Schon dies allein kompliziert das Zusammenleben von Menschen. Aber das eigentliche Problem entsteht erst, wenn Menschen ihre eigenen Wertmaßstäbe für allgemeingültig erklären und die Wertmaßstäbe anderer als falsch oder überflüssig abwerten. Getoppt wird dies dann noch durch die Anmaßung, andere belehren zu wollen, während Kritik an der eigenen Person rigoros abgebloggt wird. Was ein Zusammenleben dann letztendlich völlig unerträglich macht ist der Umstand, dass Menschen ihre eigene Intoleranz in andere hineinprojizieren und ihr eigenes Handeln grundsätzlich nicht reflektieren.

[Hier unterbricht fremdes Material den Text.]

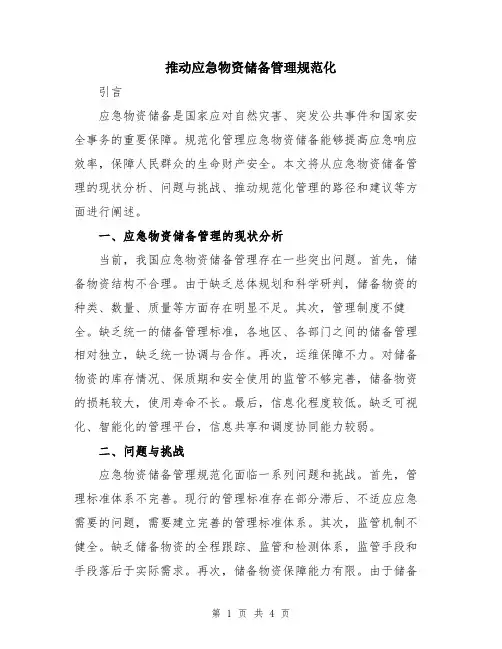 推动应急物资储备管理规范化

引言

应急物资储备是国家应对自然灾害、突发公共事件和国家安全事务的重要保障。规范化管理应急物资储备能够提高应急响应效率，保障人民群众的生命财产安全。本文将从应急物资储备管理的现状分析、问题与挑战、推动规范化管理的路径和建议等方面进行阐述。

一、应急物资储备管理的现状分析

当前，我国应急物资储备管理存在一些突出问题。首先，储备物资结构不合理。由于缺乏总体规划和科学研判，储备物资的种类、数量、质量等方面存在明显不足。其次，管理制度不健全。缺乏统一的储备管理标准，各地区、各部门之间的储备管理相对独立，缺乏统一协调与合作。再次，运维保障不力。对储备物资的库存情况、保质期和安全使用的监管不够完善，储备物资的损耗较大，使用寿命不长。最后，信息化程度较低。缺乏可视化、智能化的管理平台，信息共享和调度协同能力较弱。

二、问题与挑战

应急物资储备管理规范化面临一系列问题和挑战。首先，管理标准体系不完善。现行的管理标准存在部分滞后、不适应应急需要的问题，需要建立完善的管理标准体系。其次，监管机制不健全。缺乏储备物资的全程跟踪、监管和检测体系，监管手段和手段落后于实际需求。再次，储备物资保障能力有限。由于储备

第 1 页 共 4 页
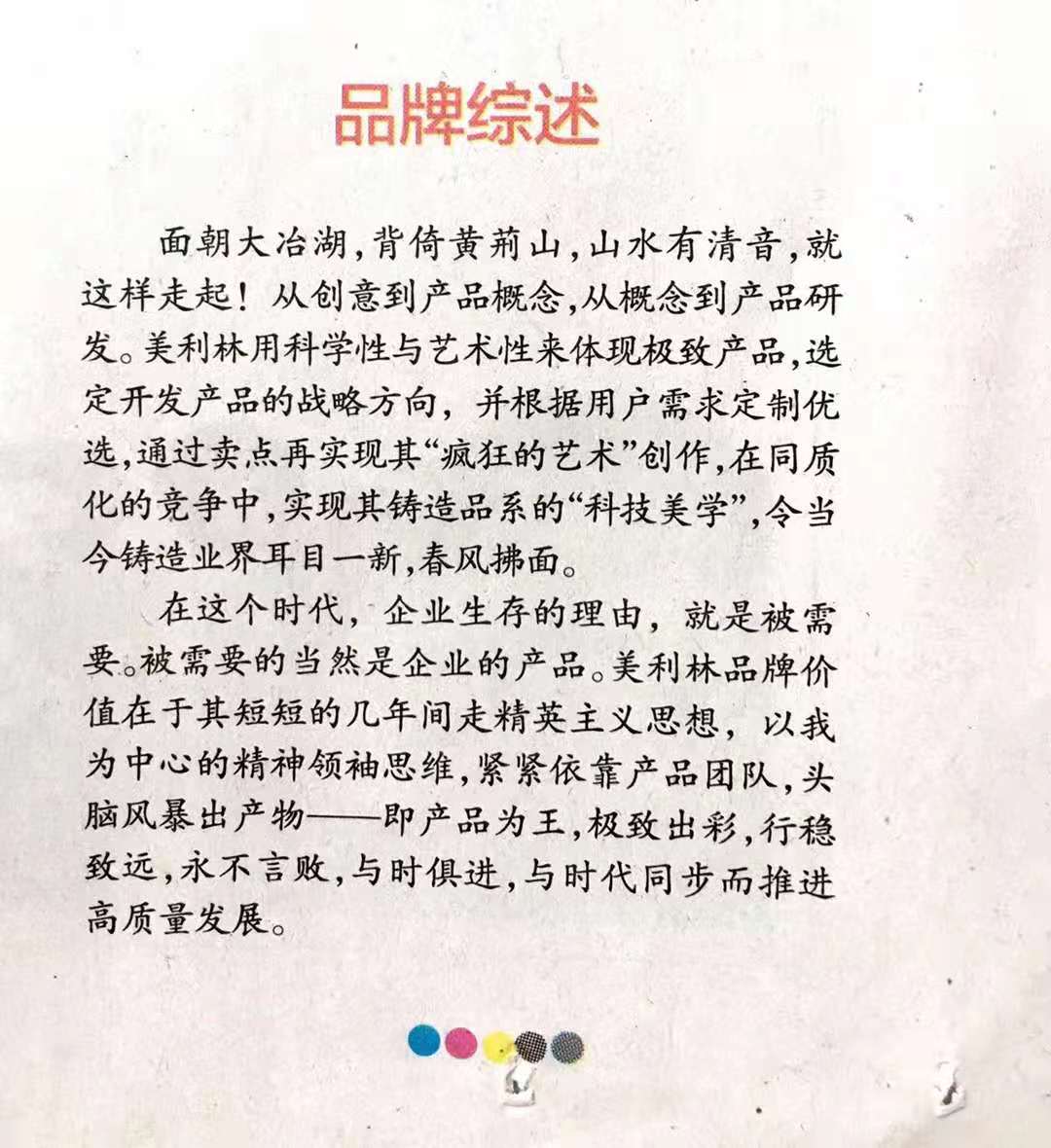 品牌综述

面朝大冶湖，背倚黄荆山，山水有清音，就这样走起！从创意到产品概念，从概念到产品研发。美利林用科学性与艺术性来体现极致产品，选定开发产品的战略方向，并根据用户需求定制优选，通过卖点再实现其“疯狂的艺术”创作，在同质化的竞争中，实现其铸造品系的“科技美学”，令当今铸造业界耳目一新，春风拂面。

在这个时代，企业生存的理由，就是被需要。被需要的当然是企业的产品。美利林品牌价值在于其短短的几年间走精英主义思想，以我为中心的精神领袖思维，紧紧依靠产品团队，头脑风暴出产物——即产品为王，极致出彩，行稳致远，永不言败，与时俱进，与时代同步而推进高质量发展。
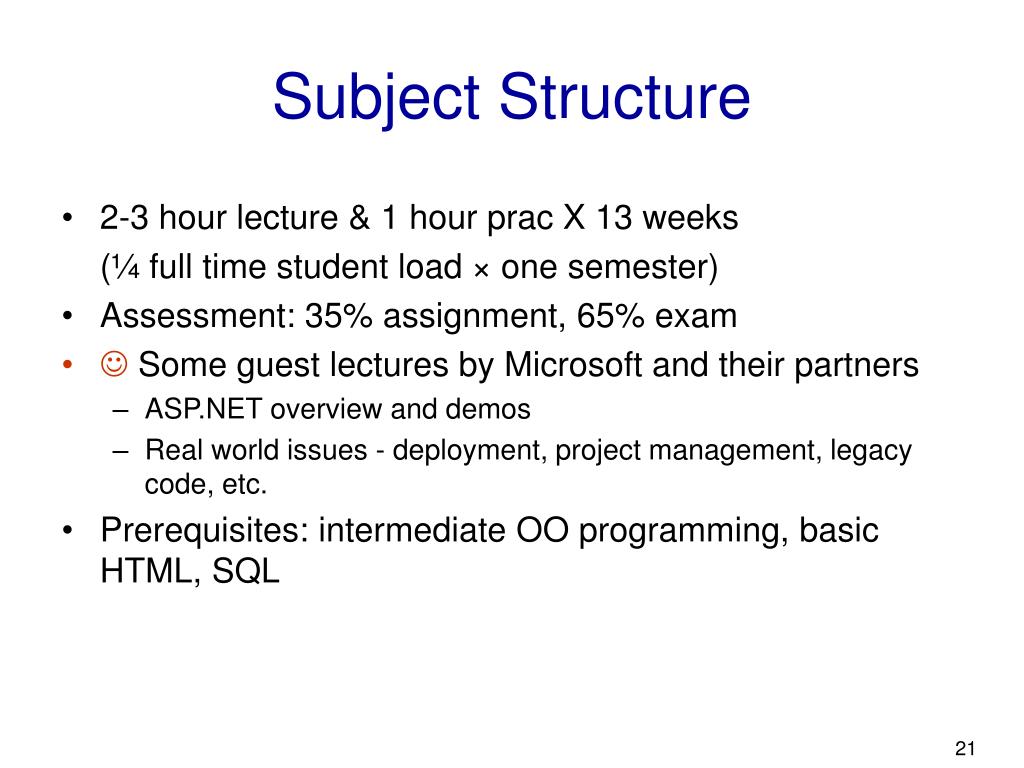 Subject Structure

• 2-3 hour lecture & 1 hour prac X 13 weeks
(¼ full time student load × one semester)
• Assessment: 35% assignment, 65% exam
• ☺ Some guest lectures by Microsoft and their partners
– ASP.NET overview and demos
– Real world issues - deployment, project management, legacy code, etc.
• Prerequisites: intermediate OO programming, basic HTML, SQL

21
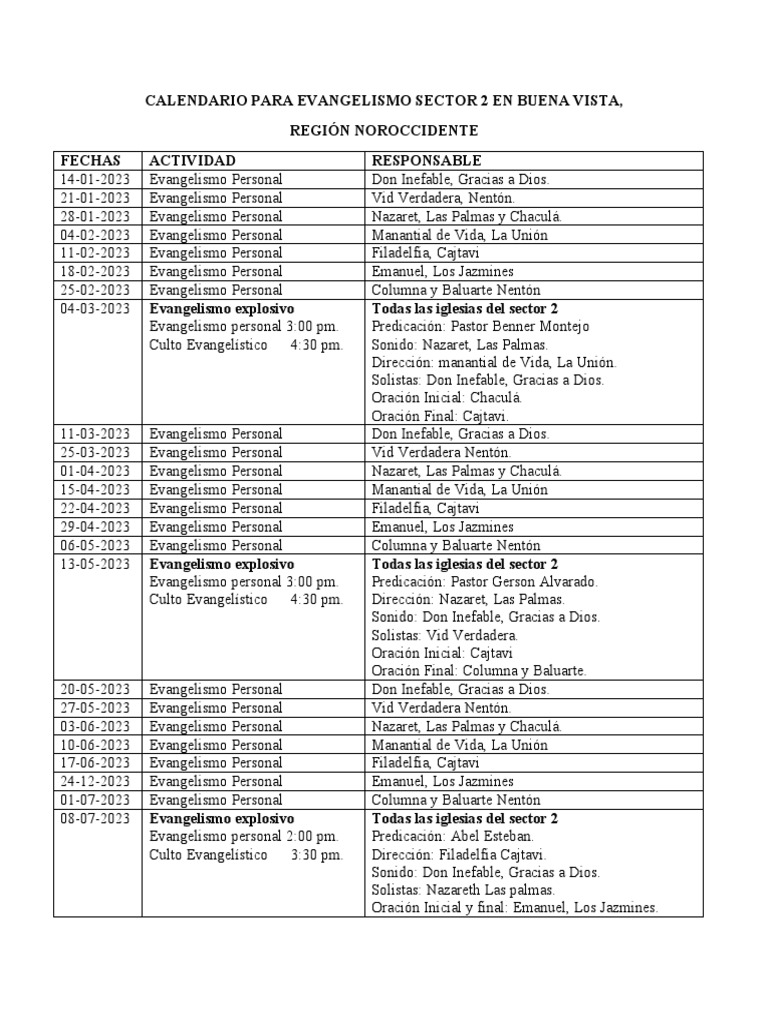 CALENDARIO PARA EVANGELISMO SECTOR 2 EN BUENA VISTA,

REGIÓN NOROCCIDENTE

| FECHAS | ACTIVIDAD | RESPONSABLE |
|---|---|---|
| 14-01-2023 | Evangelismo Personal | Don Inefable, Gracias a Dios. |
| 21-01-2023 | Evangelismo Personal | Vid Verdadera, Nentón. |
| 28-01-2023 | Evangelismo Personal | Nazaret, Las Palmas y Chaculá. |
| 04-02-2023 | Evangelismo Personal | Manantial de Vida, La Unión |
| 11-02-2023 | Evangelismo Personal | Filadelfia, Cajtavi |
| 18-02-2023 | Evangelismo Personal | Emanuel, Los Jazmines |
| 25-02-2023 | Evangelismo Personal | Columna y Baluarte Nentón |
| 04-03-2023 | **Evangelismo explosivo** Evangelismo personal 3:00 pm. Culto Evangelístico 4:30 pm. | **Todas las iglesias del sector 2** Predicación: Pastor Benner Montejo Sonido: Nazaret, Las Palmas. Dirección: manantial de Vida, La Unión. Solistas: Don Inefable, Gracias a Dios. Oración Inicial: Chaculá. Oración Final: Cajtavi. |
| 11-03-2023 | Evangelismo Personal | Don Inefable, Gracias a Dios. |
| 25-03-2023 | Evangelismo Personal | Vid Verdadera Nentón. |
| 01-04-2023 | Evangelismo Personal | Nazaret, Las Palmas y Chaculá. |
| 15-04-2023 | Evangelismo Personal | Manantial de Vida, La Unión |
| 22-04-2023 | Evangelismo Personal | Filadelfia, Cajtavi |
| 29-04-2023 | Evangelismo Personal | Emanuel, Los Jazmines |
| 06-05-2023 | Evangelismo Personal | Columna y Baluarte Nentón |
| 13-05-2023 | **Evangelismo explosivo** Evangelismo personal 3:00 pm. Culto Evangelístico 4:30 pm. | **Todas las iglesias del sector 2** Predicación: Pastor Gerson Alvarado. Dirección: Nazaret, Las Palmas. Sonido: Don Inefable, Gracias a Dios. Solistas: Vid Verdadera. Oración Inicial: Cajtavi Oración Final: Columna y Baluarte. |
| 20-05-2023 | Evangelismo Personal | Don Inefable, Gracias a Dios. |
| 27-05-2023 | Evangelismo Personal | Vid Verdadera Nentón. |
| 03-06-2023 | Evangelismo Personal | Nazaret, Las Palmas y Chaculá. |
| 10-06-2023 | Evangelismo Personal | Manantial de Vida, La Unión |
| 17-06-2023 | Evangelismo Personal | Filadelfia, Cajtavi |
| 24-12-2023 | Evangelismo Personal | Emanuel, Los Jazmines |
| 01-07-2023 | Evangelismo Personal | Columna y Baluarte Nentón |
| 08-07-2023 | **Evangelismo explosivo** Evangelismo personal 2:00 pm. Culto Evangelístico 3:30 pm. | **Todas las iglesias del sector 2** Predicación: Abel Esteban. Dirección: Filadelfia Cajtavi. Sonido: Don Inefable, Gracias a Dios. Solistas: Nazareth Las palmas. Oración Inicial y final: Emanuel, Los Jazmines. |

Man könnte noch viel zu dem Thema schreiben, da es eben nicht nur um Filtertüten und Personenwaagen geht, sondern um die wichtige Frage der Art des Umgangs mit anderen Menschen und um den Respekt vor anderen Wertvorstellungen. Diejenigen, die schon einmal in einer Wohngemeinschaften gelebt haben können bestätigen, dass das Zusammenleben letztendlich genau daran scheiterte – an dem Unvermögen, unterschiedliche Vorstellungen und Lebensweisen auf Dauer zu vereinen. Obwohl sich fast alle gern an die WG-Zeiten erinnern, war es den meisten dann irgendwann doch zu anstrengend.
Resümee des Wochenendes:
Man kann auf sehr unterschiedliche Art Zeit zusammen verbringen und man kann seine Aufmerksamkeit auf äußerst unterschiedliche Dinge lenken!